A great many of Emily’s most intense and powerful poems were written to her brother’s wife, Susan Dickinson, who had been her greatest friend and – perhaps – her lover (not that my English teacher told me that).
Emily was also agoraphobic. The circle of her life gradually narrowed around her until – as she wrote in 1858 – ‘I do not cross my father’s ground to any house or town.’ Sometimes she lowered a basket of cakes down to the local children from her bedroom window, where she sat at her tiny desk and scribbled her extraordinary poems.
This is how she described the passing of a circus through Amherst: ‘Friday I tasted life. It was a vast morsel… Still I feel the red in my mind.’
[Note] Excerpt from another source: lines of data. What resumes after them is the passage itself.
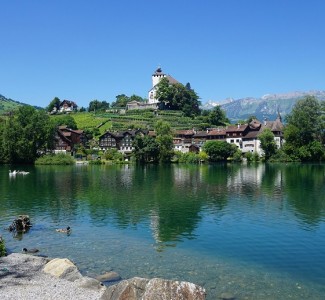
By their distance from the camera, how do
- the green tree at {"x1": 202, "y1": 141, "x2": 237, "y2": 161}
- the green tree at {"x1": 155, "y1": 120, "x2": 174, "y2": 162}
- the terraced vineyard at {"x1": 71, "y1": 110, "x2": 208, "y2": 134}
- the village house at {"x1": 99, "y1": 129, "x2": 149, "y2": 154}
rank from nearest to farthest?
the green tree at {"x1": 155, "y1": 120, "x2": 174, "y2": 162} < the green tree at {"x1": 202, "y1": 141, "x2": 237, "y2": 161} < the village house at {"x1": 99, "y1": 129, "x2": 149, "y2": 154} < the terraced vineyard at {"x1": 71, "y1": 110, "x2": 208, "y2": 134}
My English teacher also told me that Emily Dickinson only ever wore white. I saw her only surviving dress at the Emily Dickinson Museum – it is pristine white and has deep pockets so she could carry around a notebook and pencil at all times. It is tiny. Emily must have been only 5’3” or less.
This small, white-clad, reclusive poet fascinated me. Being shy and home-loving, and always scribbling poems, I saw something of myself in her. I could imagine my sister discovering thousands of poems hidden in a box under my bed when I died, and then the world declaring me a genius too.
As a consequence, I began to read her poems which are like tiny packets of gunpowder.